What is the Success Rate of Marriage Counseling?

What is the Success Rate of Marriage Counseling from North Carolina Lifestyle Blogger Adventures of Frugal Mom

The idea of marriage counseling seems fairly straightforward, doesn’t it?

A committed couple experiences challenges. They go to a marriage counselor to get the answers they need.

The couple sits on opposite sides of a sofa and explains to their therapist that they don’t lie about their spouse. The marriage counselor listens intently and patiently and then—Presto! —utters sage advice that gives the couple all the answers to their relationship issues, so they can walk hand in handoff into the sunset and live happily ever after.

Except we all know that marriage counseling and couples therapy don’t really work that way.

Working through troublesome issues in any marriage isn’t easy. They require focus, fortitude, and patience. Both partners have to be willing to make the relationship work, and, even then, success isn’t always to be equated with the continuation of the marriage,

How Do You Know Marital Counseling Works?

There are at least four measures of a healthy marriage:

  • Both partners are satisfied with the marriage. Satisfaction with the marriage has a lot to do with satisfaction with the couple’s sex life, which is part of the way people define themselves. Marital satisfaction requires the partners to be happy with themselves as well as with each other.
  • Both partners are committed to the marriage. If one partner wants out, it may be possible to help them find increased satisfaction with the marriage, so they will stay in it, but marriages aren’t happy when one or both partners feel trapped.
  • Unanimity and agreement in everyday aspects of the marriage. Couples can experience tension and frustration over differences ranging from how they squeeze a tube of toothpaste to whether they will have children. Couples usually have to make compromises, but both partners need to be unanimous in the choices that are individually important to them.
  • Acceptable manifestation of feelings and emotions to each other and in the family. Couples that are satisfied with each other express satisfaction with their partner’s personal attributes. They enjoy the company of family and friends. They enjoy their sexual relationship.

The quality with which the human need for sex is met plays an important role in the health of both the individuals and the marriage. It won’t surprise anyone that couples who are both satisfied with their sex life are more likely to be satisfied with their marriages.

Marriages run into challenges from income, age, health, employment status, and fertility issues. Anxiety and loss of self-confidence from infertility, in particular, may pose a serious challenge to any marriage. 

So, how often does going to a marriage counselor help couples find the answers they need to stay together happily?

An honest answer is, it depends.

Before 1980, couples therapy focused on communication skills. It was about 50 percent effective.

In this era, Couples Therapy includes numerous sessions where counselors teach couples how to listen to each other and appreciate their spouse’s point of view.

Therapists gave couples the tools they need to change negative attributions into affirmative statements. For instance, the therapist might persuade a spouse to stop thinking in terms of “You are always late because you don’t care about me” to “I understand that you have difficulty managing your time.” Couples were counseled to cut out sarcasm and build their friendship.

This approach was well and good, but not enough to deal with deep emotional issues. Modern Emotionally Focused Therapy (EFT) was designed to help couples deal with intensely charged issues such as having a special needs child, coping with PTSD, or navigating fertility treatments and the adoption process. The American Psychological Association reports that this approach to marital counseling gets desired results about 75 percent of the time.

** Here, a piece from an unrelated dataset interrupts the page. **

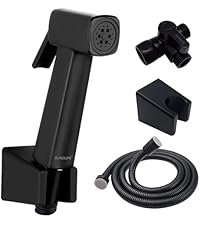 https://m.media-amazon.com/images/S/aplus-media-library-service-media/c9069184-5517-49f4-84ba-6c44cd35790d.__AC_SR200,225___.jpg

Couples counseling won’t save every marriage. But it can help any couple get on with their lives. And when couples counseling gets good results, those improvements continue for years after therapy is no longer needed.

What You Can Do to Prepare for Couples Counseling

The most important thing any individual and every couple can do to make sure couples counseling is going to be worth their time is to make an honest assessment of whether they are ready for it.

If you are already in the process of separating, emotionally focused therapy isn’t going to give you a reason to stop separating. EFT requires the couple to work as a team to deal with their deeply disturbing issues. Individual therapy may be more appropriate, without the goal of saving the marriage.

If either or both of you have substance abuse issues, couples counseling is not likely to be helpful. Each partner needs to achieve self-control in order to provide safety and stability for the other. When safety isn’t possible, relationship repair won’t work.

Modern couples therapy is not designed for abusive relationships, either. It may not be enough for abuse to stop to save a marriage, but saving a marriage is impossible until it does. The therapist will attempt to provide safety for the abused partner or partners.

Modern marriage counseling opens up new ways for couples to share their feelings with each other. It doesn’t just change the way you talk to each other. It changes the way you feel about each other. Not every couple is ready for couples therapy or will benefit from it, but making an appointment with your professional marriage counselor can be the first step toward a happier life together.